Good Grief 272

I was working in one of the 'cells' today with no window except for a high skylight. I put my head down and got on with it. Cracked on with backlog of notes from yesterday, seeing folk, a pile of letters and discussed referrals. Things seem to get ever more complex.

At about half five or so the corridors had emptied. I unplugged Baden-Powell who had kept me company as I beavered away, and acknowledged the dread. I had a small plan to encourage the transition and successfully executed it but even so as I got closer to home I found myself slowing down. The world rushed passed and along on their way to all those 'somewheres'. I pulled over and cried. It was very reminiscent of occasions past when we have tried to slow down the emerging reality of what faced us - when G and I heard the news at the hospital and a forty minute journey took us hours. As if not going home might suspend us somehow.
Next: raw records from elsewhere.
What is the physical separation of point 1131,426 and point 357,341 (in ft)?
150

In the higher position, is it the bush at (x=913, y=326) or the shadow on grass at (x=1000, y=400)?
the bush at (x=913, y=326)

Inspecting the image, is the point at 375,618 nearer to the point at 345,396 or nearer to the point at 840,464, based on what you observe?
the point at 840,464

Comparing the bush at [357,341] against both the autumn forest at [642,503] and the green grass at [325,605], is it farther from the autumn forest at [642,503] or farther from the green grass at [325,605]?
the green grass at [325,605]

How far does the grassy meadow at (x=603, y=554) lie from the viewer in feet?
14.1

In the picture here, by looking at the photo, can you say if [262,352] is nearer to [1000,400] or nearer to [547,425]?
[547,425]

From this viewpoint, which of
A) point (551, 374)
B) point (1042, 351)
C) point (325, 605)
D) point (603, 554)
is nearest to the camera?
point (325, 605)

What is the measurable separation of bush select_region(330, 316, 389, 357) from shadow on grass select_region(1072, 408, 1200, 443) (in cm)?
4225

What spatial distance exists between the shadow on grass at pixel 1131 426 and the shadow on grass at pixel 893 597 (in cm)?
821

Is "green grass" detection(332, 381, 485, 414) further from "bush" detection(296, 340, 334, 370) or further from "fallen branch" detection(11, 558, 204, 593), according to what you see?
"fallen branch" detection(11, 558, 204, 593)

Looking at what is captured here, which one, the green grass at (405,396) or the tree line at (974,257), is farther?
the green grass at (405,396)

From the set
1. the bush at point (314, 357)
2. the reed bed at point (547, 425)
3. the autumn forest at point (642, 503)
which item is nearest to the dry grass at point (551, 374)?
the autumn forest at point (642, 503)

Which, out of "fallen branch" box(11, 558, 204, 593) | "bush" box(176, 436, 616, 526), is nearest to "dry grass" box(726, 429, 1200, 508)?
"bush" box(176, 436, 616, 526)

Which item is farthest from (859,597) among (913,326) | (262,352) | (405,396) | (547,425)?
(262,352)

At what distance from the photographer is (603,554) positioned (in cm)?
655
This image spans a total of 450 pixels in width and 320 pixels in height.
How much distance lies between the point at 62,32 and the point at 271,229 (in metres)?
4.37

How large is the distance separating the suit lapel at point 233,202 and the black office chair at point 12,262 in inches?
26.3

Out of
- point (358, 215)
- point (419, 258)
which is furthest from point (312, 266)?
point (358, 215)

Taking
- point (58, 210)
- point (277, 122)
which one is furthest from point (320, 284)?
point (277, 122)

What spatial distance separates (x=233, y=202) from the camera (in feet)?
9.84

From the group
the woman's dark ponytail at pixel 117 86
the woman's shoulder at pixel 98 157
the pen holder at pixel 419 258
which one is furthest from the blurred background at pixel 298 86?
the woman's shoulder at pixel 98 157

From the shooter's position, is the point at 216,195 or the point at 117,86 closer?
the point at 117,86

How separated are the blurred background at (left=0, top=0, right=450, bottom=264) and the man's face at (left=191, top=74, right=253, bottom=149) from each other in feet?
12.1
And so many journeys for P and I. So many moments of suspended time and not wanting what we knew lay ahead. The magical thinking of, if I stay in a layby it can't happen.
As I sat in this lay-by the huge skyscape around me was dramatic and beautiful. The heavy air drew down swallows that weaved all around me ...it was all rather spectacularly magestic....
http://m.youtube.com/watch?v=zc1Zoz-NUro

Postscript at 4am...went to bed at midnight, tired eyed but fearful of another poor night, which, of course, becomes self fulfilling. Awake and sweating at 2 and again, now, at 4. Agitated. It was at this time I was speeding back to the hospital having only just come away. It's all so pointless. It's all so past. Why does my body feel it as if it was now. I know it....
I was going to say I knew something, but I don't, I don't know anything (other than my body won't settle). It's crazy, and beyond exhausting.